Télécopie agli amici di Disneyland
Sebastiano Fabbrini sur une correspondance d'Aldo Rossi à Michael Eisner
« Il est clair que je ne suis pas le Cavalier Bernin, mais il est tout aussi clair que vous n’êtes pas le roi de France ». Ce message est télécopié par Aldo Rossi à ses « amis à Disneyland » le 11 octobre 19881. Son casus belli est alors le projet de grand hôtel du complexe Euro Disney, aujourd’hui Disneyland Paris, auquel Rossi a travaillé pendant plusieurs mois. Si l’on se fie à cette correspondance parvenue jusqu’à nous, l’architecte italien en a assez de recevoir de « minuscules critiques » et décide subitement de mettre un terme à la relation. S’il y a de nombreuses lectures possibles de ce document, l’allusion à Louis XIV jette un éclairage particulier sur un sujet important : l’équilibre du pouvoir entre l’architecture et sa clientèle changeante.

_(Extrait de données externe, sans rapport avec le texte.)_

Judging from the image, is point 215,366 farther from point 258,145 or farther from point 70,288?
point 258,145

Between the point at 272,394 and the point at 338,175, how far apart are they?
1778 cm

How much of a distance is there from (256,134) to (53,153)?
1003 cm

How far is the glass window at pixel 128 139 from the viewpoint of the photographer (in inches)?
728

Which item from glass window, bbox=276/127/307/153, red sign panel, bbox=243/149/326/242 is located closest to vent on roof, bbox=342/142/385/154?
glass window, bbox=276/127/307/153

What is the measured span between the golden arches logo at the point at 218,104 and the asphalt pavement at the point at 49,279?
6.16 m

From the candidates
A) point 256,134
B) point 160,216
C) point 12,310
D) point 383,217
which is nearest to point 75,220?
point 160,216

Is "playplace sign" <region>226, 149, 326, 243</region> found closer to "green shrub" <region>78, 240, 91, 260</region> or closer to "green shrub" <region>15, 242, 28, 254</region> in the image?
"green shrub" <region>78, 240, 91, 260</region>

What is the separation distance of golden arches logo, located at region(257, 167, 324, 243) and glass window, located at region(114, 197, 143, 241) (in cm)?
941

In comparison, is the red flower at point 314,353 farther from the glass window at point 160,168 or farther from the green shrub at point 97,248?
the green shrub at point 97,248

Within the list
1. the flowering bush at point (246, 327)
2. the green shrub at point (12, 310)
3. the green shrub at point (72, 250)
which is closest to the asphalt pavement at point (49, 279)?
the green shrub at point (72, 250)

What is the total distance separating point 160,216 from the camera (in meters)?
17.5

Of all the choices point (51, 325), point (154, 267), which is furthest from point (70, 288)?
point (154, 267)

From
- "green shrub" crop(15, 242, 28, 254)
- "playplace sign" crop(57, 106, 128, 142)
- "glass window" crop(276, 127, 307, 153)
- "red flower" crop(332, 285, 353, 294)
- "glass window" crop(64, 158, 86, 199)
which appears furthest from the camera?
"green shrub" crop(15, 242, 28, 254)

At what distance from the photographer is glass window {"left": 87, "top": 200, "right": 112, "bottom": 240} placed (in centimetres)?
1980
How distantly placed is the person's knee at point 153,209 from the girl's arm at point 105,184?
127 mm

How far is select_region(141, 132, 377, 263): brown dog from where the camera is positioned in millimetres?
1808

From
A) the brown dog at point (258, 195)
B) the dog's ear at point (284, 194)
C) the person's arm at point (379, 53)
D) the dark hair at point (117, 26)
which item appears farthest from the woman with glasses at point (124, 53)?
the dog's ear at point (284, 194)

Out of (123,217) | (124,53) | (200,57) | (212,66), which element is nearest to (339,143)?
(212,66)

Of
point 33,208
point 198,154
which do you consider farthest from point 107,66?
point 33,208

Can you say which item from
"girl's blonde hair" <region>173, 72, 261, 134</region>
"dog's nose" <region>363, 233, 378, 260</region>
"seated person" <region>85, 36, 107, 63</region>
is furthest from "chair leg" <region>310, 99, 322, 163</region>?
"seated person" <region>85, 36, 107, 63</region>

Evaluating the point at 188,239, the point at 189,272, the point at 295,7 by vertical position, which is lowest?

Cette référence est également présente dans Designing Disney’s Theme Parks: The Architecture of Reassurance [L’architecture du réconfort. Les parcs thématiques de Disney], dirigé par Karal Ann Marling, l’un des projets de recherche les plus approfondis menés sur l’environnement bâti de Disney. Même s’il ne mentionne pas la télécopie de Rossi, le projet fait de multiples comparaisons entre Walt Disney et le Roi-Soleil. Par exemple, dans leur essai « Disneyland: Its Place in World Culture », Yi-Fu Tan et Steven Hoelscher écrivent que les deux ont à leur disposition des pouvoirs très étendus, à la fois technologiques et humains2. L’analogie tourne ici autour de la construction de mondes idéalisés aux allures de jardins paradisiaques, juxtaposant Disneyland et la retraite royale de Marly. Si la question de la structure des « pouvoirs très étendus » ayant appuyé ces initiatives reste inexplorée, le simple fait de lier quelqu’un ou quelque chose au Roi-Soleil crée inévitablement une association avec une forme bien particulière de pouvoir, une construction politique définie en Westphalie quelques années avant le voyage du Bernin à Paris et qui, au cours des trois cents ans qui vont suivre, va servir de moteur principal à la modernisation : l’État. Louis XIV personnifie cette idée et se reconnaît lui-même comme tel quand il déclare : « L’État, c’est moi ». Comme le remarque Louis Marin, l’architecture du Roi-Soleil est le lieu où l’État moderne s’exprime et – dans tous les sens du mot – se construit3.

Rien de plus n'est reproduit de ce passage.